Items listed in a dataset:
+++

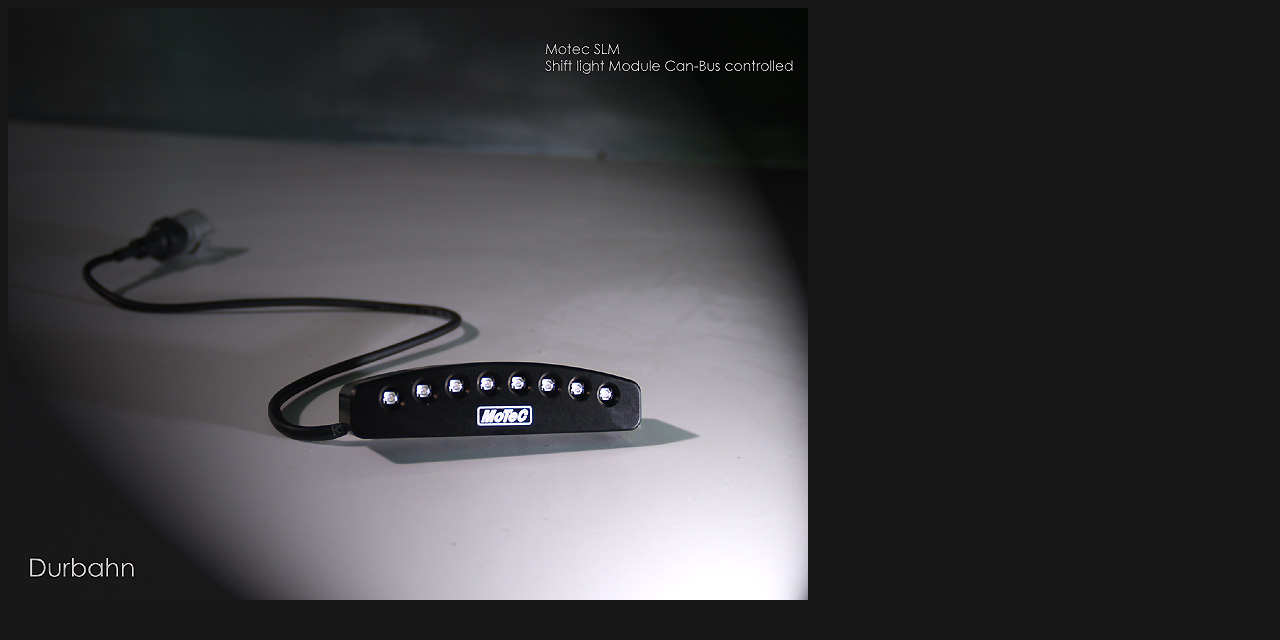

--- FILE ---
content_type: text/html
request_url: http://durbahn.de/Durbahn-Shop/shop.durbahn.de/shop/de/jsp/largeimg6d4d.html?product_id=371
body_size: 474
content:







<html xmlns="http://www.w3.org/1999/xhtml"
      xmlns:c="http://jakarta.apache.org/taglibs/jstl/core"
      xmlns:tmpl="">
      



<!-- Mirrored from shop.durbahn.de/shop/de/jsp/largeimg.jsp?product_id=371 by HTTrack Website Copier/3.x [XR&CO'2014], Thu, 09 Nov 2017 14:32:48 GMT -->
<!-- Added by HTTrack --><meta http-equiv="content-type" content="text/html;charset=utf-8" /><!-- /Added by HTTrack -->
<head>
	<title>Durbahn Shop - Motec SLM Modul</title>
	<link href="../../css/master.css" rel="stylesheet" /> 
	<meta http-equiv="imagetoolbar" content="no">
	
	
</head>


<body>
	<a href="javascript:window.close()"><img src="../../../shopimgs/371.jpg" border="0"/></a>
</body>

+++

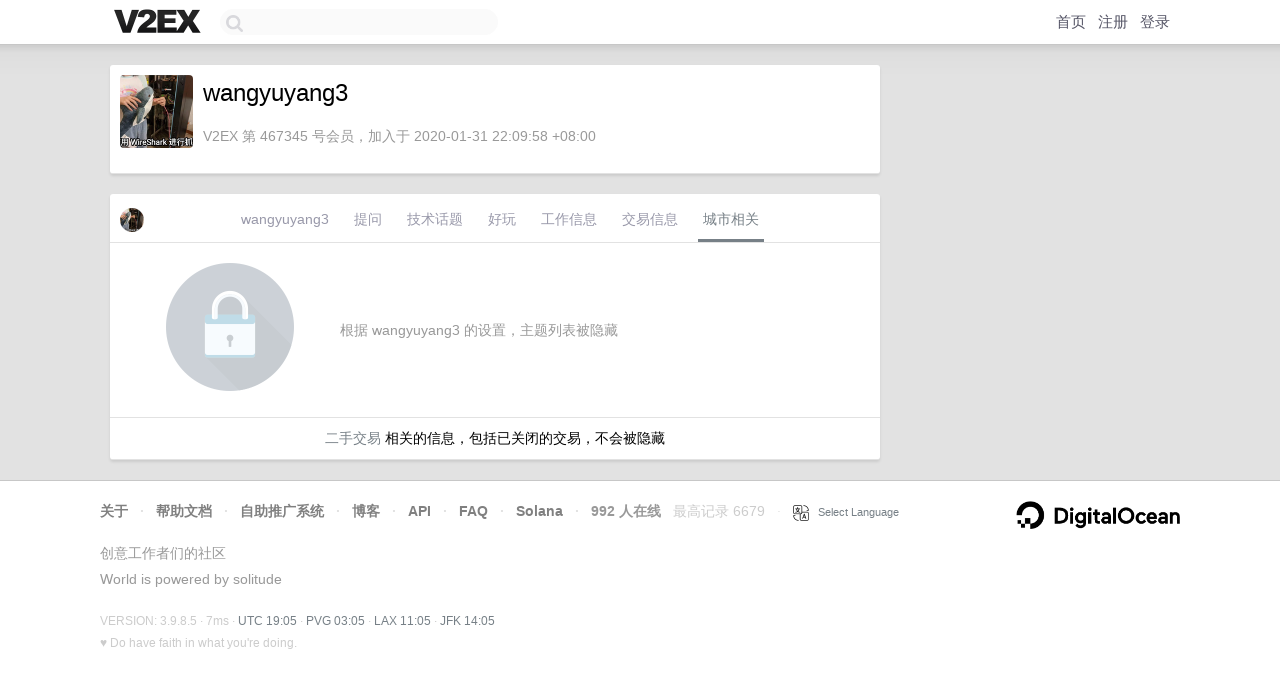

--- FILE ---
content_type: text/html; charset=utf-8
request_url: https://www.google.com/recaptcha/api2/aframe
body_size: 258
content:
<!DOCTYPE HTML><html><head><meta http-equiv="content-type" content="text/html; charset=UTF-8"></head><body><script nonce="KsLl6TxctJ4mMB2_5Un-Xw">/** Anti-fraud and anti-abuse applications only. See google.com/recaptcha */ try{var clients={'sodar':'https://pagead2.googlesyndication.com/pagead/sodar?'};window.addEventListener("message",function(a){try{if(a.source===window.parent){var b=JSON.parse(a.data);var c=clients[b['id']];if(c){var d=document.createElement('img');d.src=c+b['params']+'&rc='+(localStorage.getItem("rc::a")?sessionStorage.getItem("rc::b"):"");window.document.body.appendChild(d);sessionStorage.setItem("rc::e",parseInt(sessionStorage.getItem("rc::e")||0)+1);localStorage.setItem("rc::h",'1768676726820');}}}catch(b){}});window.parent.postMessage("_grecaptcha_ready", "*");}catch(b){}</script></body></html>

+++

Look through the entries above; copy every line holding the string "https".

request_url: https://www.google.com/recaptcha/api2/aframe
<!DOCTYPE HTML><html><head><meta http-equiv="content-type" content="text/html; charset=UTF-8"></head><body><script nonce="KsLl6TxctJ4mMB2_5Un-Xw">/** Anti-fraud and anti-abuse applications only. See google.com/recaptcha */ try{var clients={'sodar':'https://pagead2.googlesyndication.com/pagead/sodar?'};window.addEventListener("message",function(a){try{if(a.source===window.parent){var b=JSON.parse(a.data);var c=clients[b['id']];if(c){var d=document.createElement('img');d.src=c+b['params']+'&rc='+(localStorage.getItem("rc::a")?sessionStorage.getItem("rc::b"):"");window.document.body.appendChild(d);sessionStorage.setItem("rc::e",parseInt(sessionStorage.getItem("rc::e")||0)+1);localStorage.setItem("rc::h",'1768676726820');}}}catch(b){}});window.parent.postMessage("_grecaptcha_ready", "*");}catch(b){}</script></body></html>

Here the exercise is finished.